Problem to work on -> Each line from the one containing "class: Aves" to the last line of the listing below is to be duplicated exactly, and no picture is to be carried over.

Records for processing ->

################

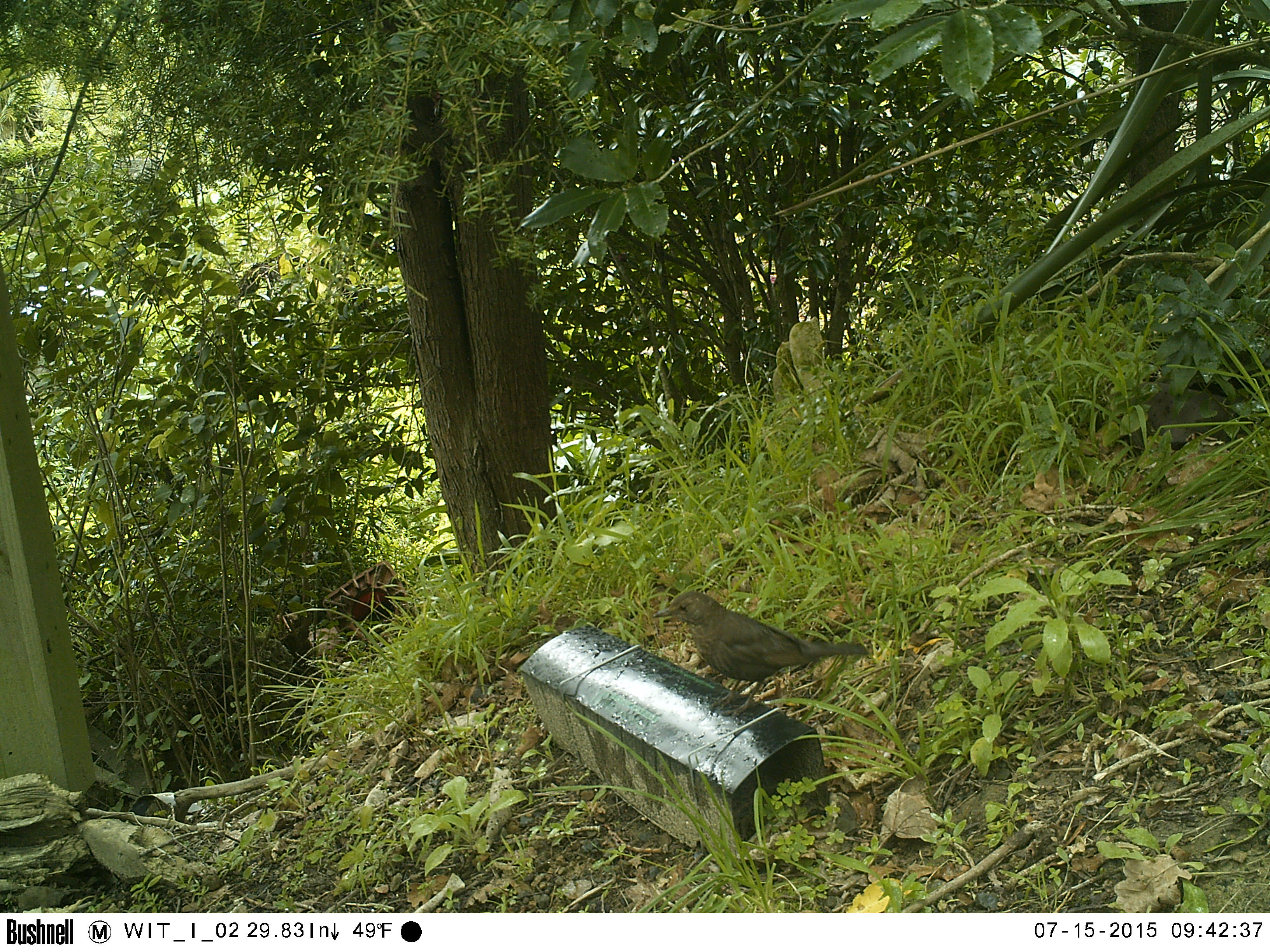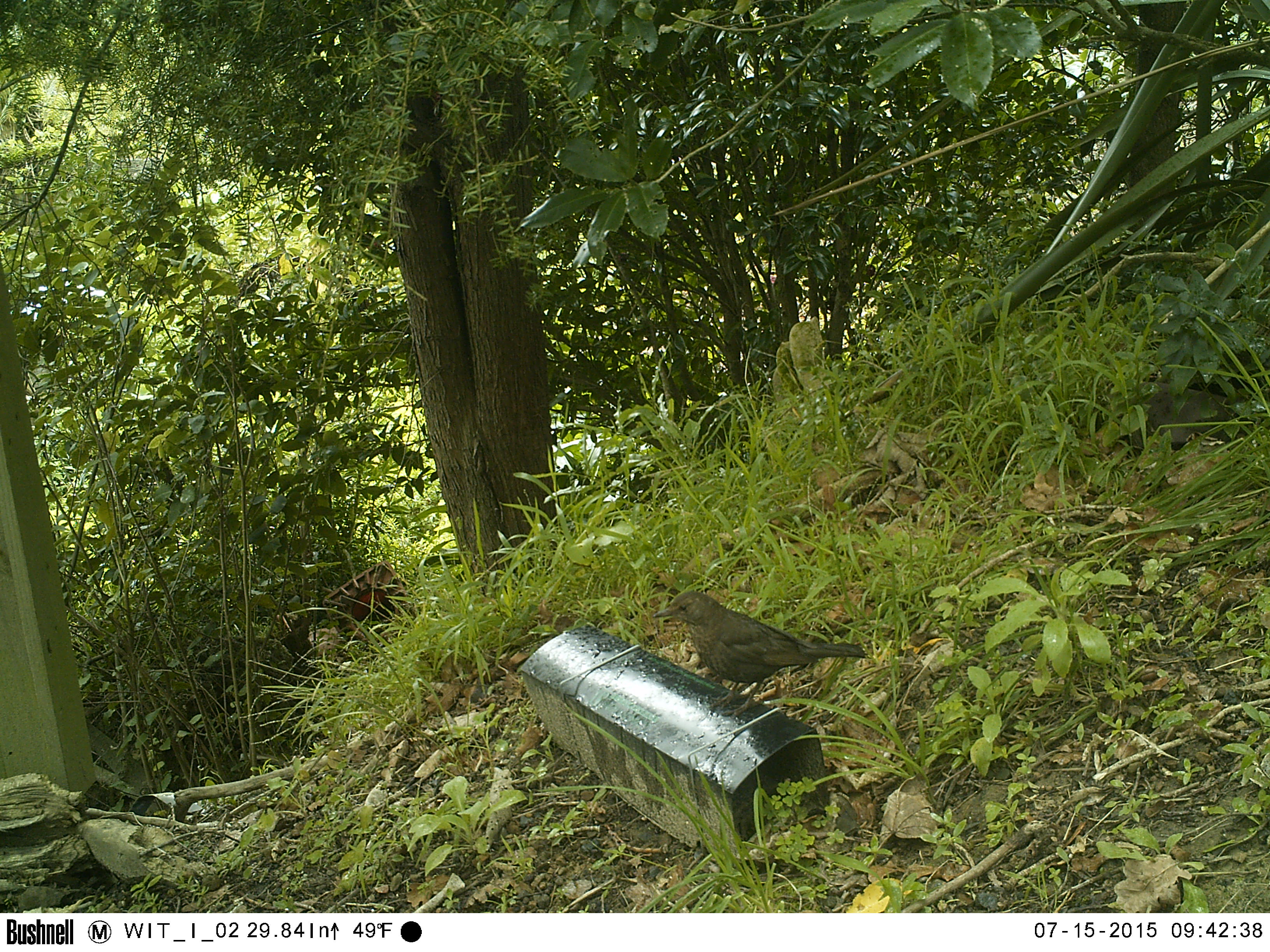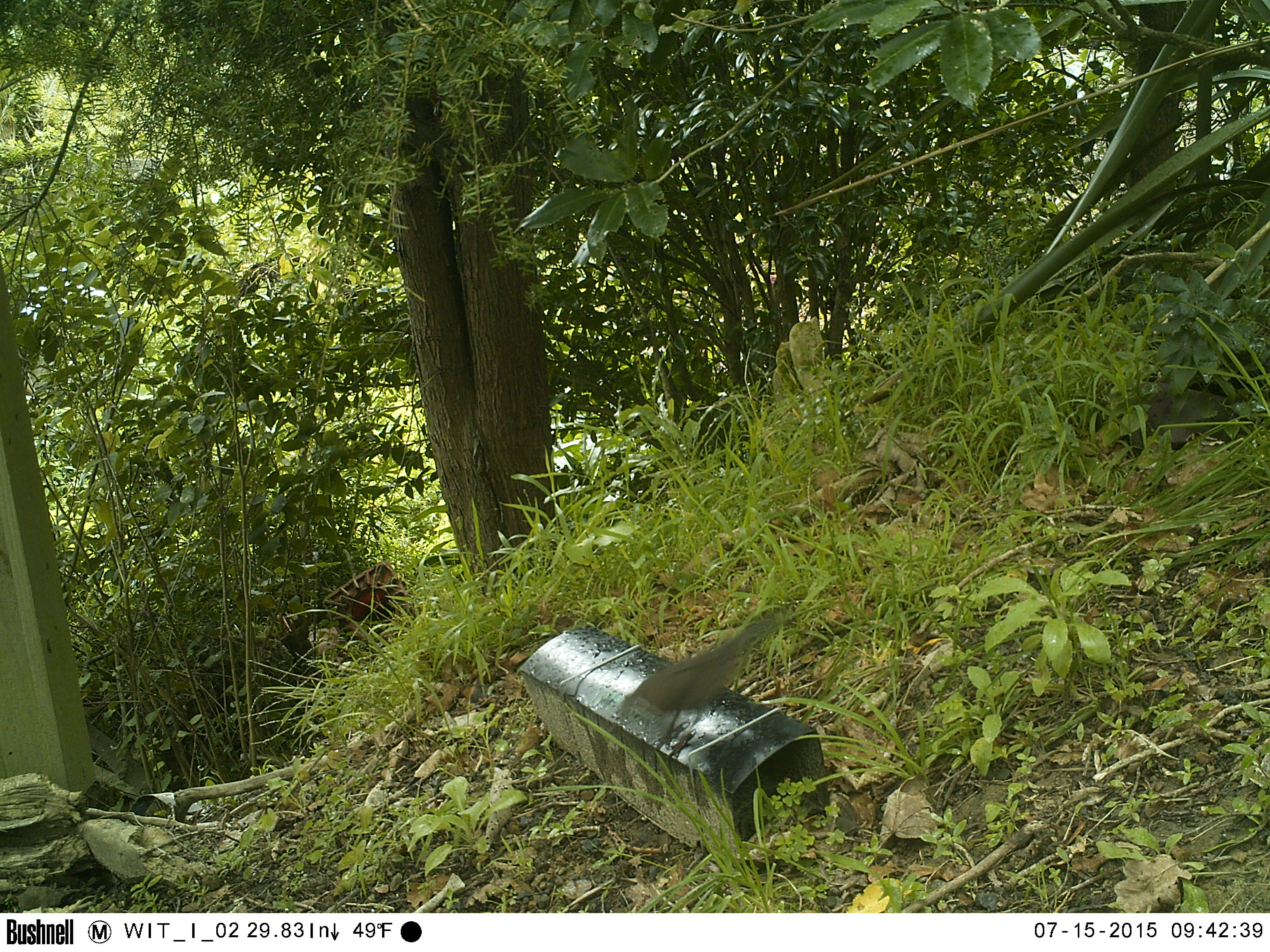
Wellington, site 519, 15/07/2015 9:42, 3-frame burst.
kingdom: Animalia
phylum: Chordata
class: Aves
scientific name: Aves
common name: bird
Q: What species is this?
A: Bird (Aves).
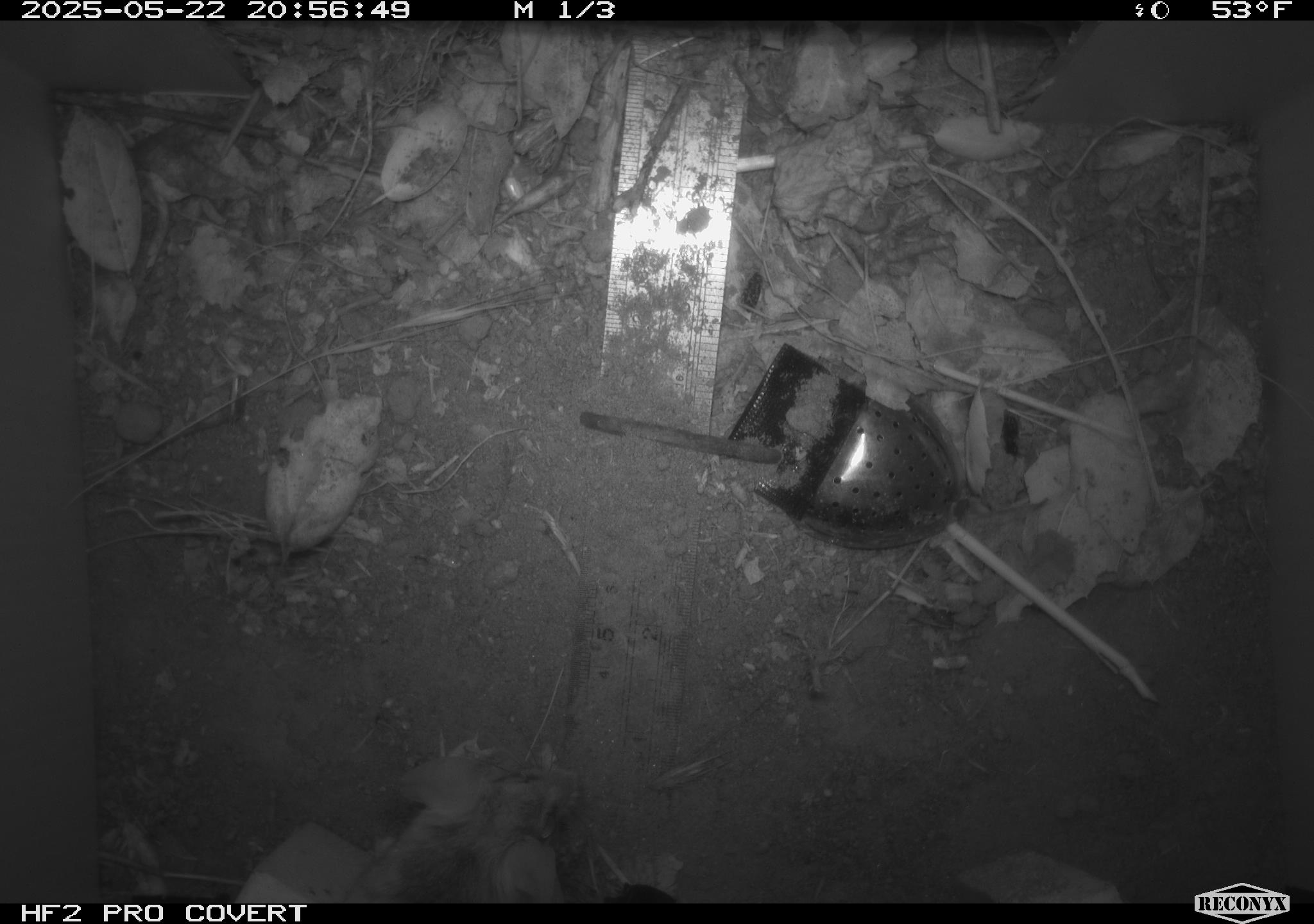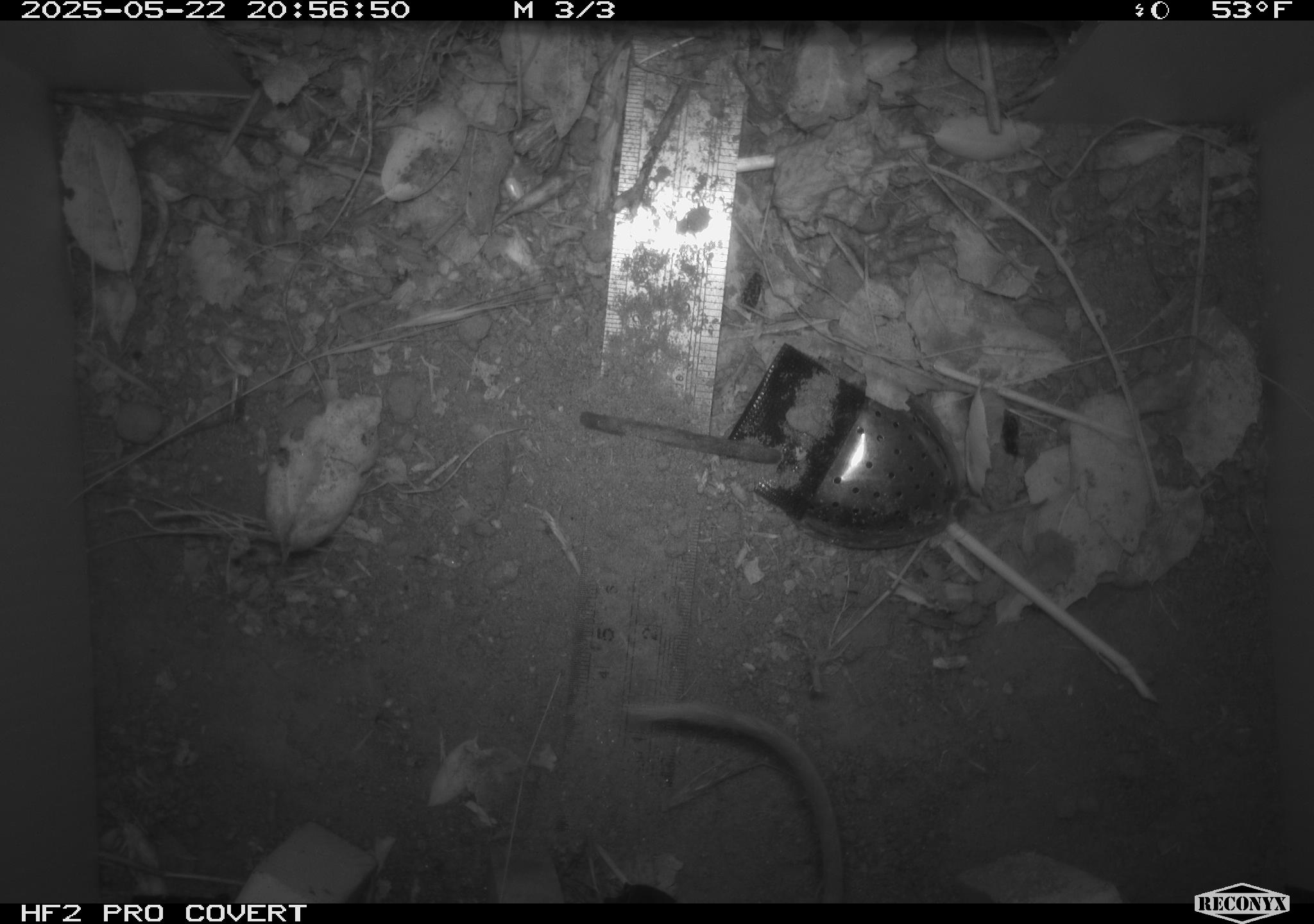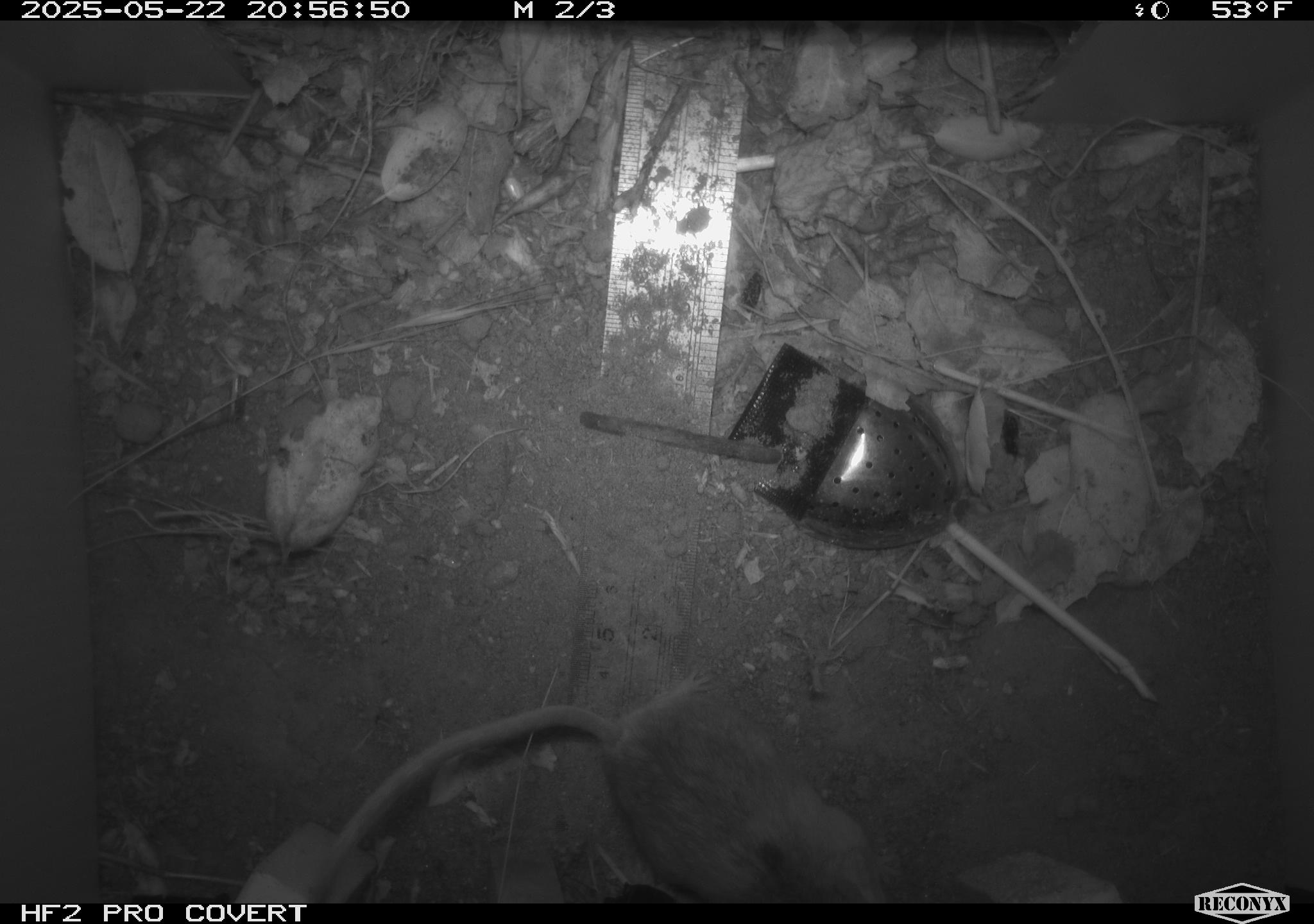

################

Output ->
class: Aves
scientific name: Aves
common name: bird
Q: What species is this?
A: Bird (Aves).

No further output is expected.